インテキ上海閉幕/機能素材など注目集める

2011年10月24日 (月曜日)

【上海支局】アパレルテキスタイル展「第17回インターテキスタイル上海アパレルファブリックス」が21日、4日間の会期を終え閉幕した。中国アパレル中心とした来場者の関心は機能素材や環境対応、表面感のある商品に集まったようだ。

 NI帝人商事は日本製のメンズ向けアウター素材に絞り出展。合繊中心に複合商品から天然繊維までそろえた。中国市場向けに開発した表面に変化のあるダウン素材なども紹介。松本好勝テキスタイル貿易部第1課長は「中国アパレル向けのレディース用途は伸びている。メンズの販売も本格化したい」考えだ。

 チクマは日本製のニットやジャージを紹介。前回展よりもブースを1小間広げ、製品での提案を増やした。チクマインターナショナルの神田悟副総経理は「意匠力のあるウール素材などが好評だ」という。

 上海中外国島は絞りや二重織、ガーゼなど表面感のある素材を中国製メーンにそろえ、好評だった。さらに、山本公一副総経理は「ウールを中心にしながらも綿や麻混など素材バリエーションの豊富さも評価してくれている」と話す。昨年よりも日本からの来場者が減ったものの、欧米や中国の客が増え、全体でも前回より来場者が多いという。

 双日繊維〈上海〉の遠藤雅也総経理は「自社の商品に加え、今回からグループ企業の商品もアピールしたい」と説明する。合弁企業の青島即発龍山染織の素材や寝装向けの機能素材に加え、今回から第一紡績のニット素材や双日新潮服装の製品もそろえた。

 カネカは「ラストラス」ファーを紹介。特殊な加工で、毛の抜けを抑えたファーで、加工設備を含めて提案している。加藤哲也カネカロン事業部営業第一グループリーダーは「毛の抜けは消費者からのクレームにもなりやすいため、来場者の関心も高い」とみる。

 ガンノカンパニーは蓄熱、保温など機能性の生地が人気を得た。さらに、高級ゾーンに向けては海島綿など糸を日本から輸入した生地も提案した。

 瀧定名古屋はメンズやレディースの生地に加え、製品も提案。コストパフォーマンスの高い生産ルートなどを武器に中国アパレル向けに製品を紹介した。昨年展の出展により製品のビジネスも始まっているという。

 神戸レザークロスはマイクロファイバーによる人工皮革を紹介。従来は靴用途中心だったが、アパレル用途にも広げていく考えだ。さらに、風合いが硬くならない防汚加工を提案。洗濯耐久性も50回以上あるという。

 森菊はオーガニックコットンや再生セルロース繊維「リヨセル」を地球環境に優しい生地として打ち出した。
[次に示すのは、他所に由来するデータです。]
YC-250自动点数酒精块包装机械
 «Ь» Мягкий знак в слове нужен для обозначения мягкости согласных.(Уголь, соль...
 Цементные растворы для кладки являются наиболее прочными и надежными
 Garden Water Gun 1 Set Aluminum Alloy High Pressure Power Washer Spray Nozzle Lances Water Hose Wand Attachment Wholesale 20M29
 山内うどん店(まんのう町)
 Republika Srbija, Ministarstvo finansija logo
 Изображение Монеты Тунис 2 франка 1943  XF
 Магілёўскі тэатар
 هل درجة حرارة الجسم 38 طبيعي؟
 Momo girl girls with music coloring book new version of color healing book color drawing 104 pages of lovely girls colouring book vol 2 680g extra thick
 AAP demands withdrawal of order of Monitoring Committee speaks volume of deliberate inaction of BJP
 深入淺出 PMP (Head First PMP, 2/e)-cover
永谷一成テキスタイル第一部第1課課長は「オーガニックのボーダー柄の人気が高い」と話す。

 ヤギの子会社、八木〈香港〉は「リサイカラー」を紹介。リサイカラーはカットロスの生地を色ごとに糸に戻し、再利用したもの。従来の生地を使うよりもCO2の排出を33%、水の利用を23%減らすことができるという。青山泰治マネージャーは「トレーサビリティーなどが確立されているため、反応も良い」と手応えを感じている。

 新道良質〈上海〉貿易は世界市場で活躍する「SIC」ブランドに加え、中国製品を紹介。中国製では新商品や、未発売の商品もそろえた。中国製の定番商品も充実させていく。

 ミツボシコーポレーションは吸湿発熱や抗菌など機能性のある資材を紹介。井手一夫専務服飾資材事業本部長は「品質だけでなく、機能への関心が高まっている」と指摘する。

 村田機械は昨年に続き、渦流精紡機「ボルテックス」によるボルテックス糸をアピール。生地などをそろえ、来場者に同展に出展するユーザーのブースも紹介した。